Though Mayor Michael Bloomberg made a call for tightened gun control in the wake of the Aurora, Colo., movie theater shooting, New York City is still profiting from the sale of spent police shell casings to a Georgia ammunition store, says the New York Times.
In June, New York City sold more than 28,000 pounds to Georgia Arms, a company who purchases used shell casings, reloads them with bullets and sells them to the public without background checks, says the article.
The shell casings come from the NYPD's firearms and tactics section in Rodman’s Neck in the Bronx, where officers shoot on a firing range.

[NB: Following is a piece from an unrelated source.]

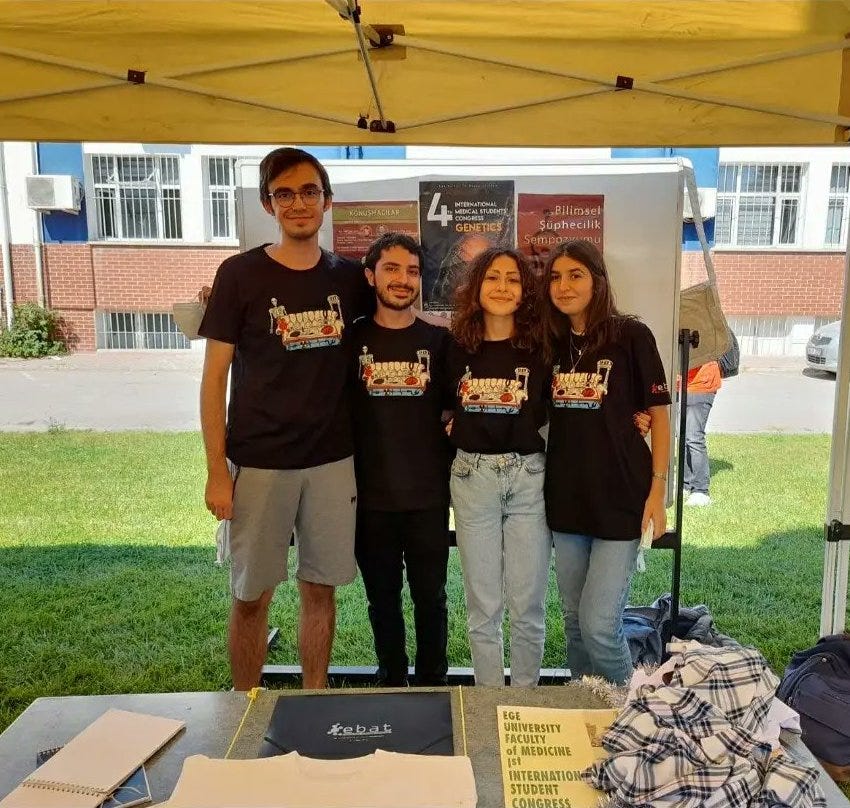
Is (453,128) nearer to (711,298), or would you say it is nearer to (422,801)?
(711,298)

The Department of Citywide Administrative Services handles the re-sale of these casings.
Bloomberg’s national coalition, Mayors Against Illegal Guns, ranked Georgia number ten for crime-gun exports in 2009. Additionally, the city sued eight gun dealers in Georgia who had sold guns used in crimes around the city.
“He believes, as do all members of Mayors Against Illegal Guns, that our purpose is to keep guns out of the hands of criminals, not keep guns or ammunition away from law-abiding citizens,” John Feinblatt, the mayor’s chief policy adviser and head of Mayors Against Illegal Guns, told the paper. “There’s a big distinction between legal dealers and illegal dealers and criminals and law-abiding citizens.
Previously, the city sold its used shell casings to scrap metal companies.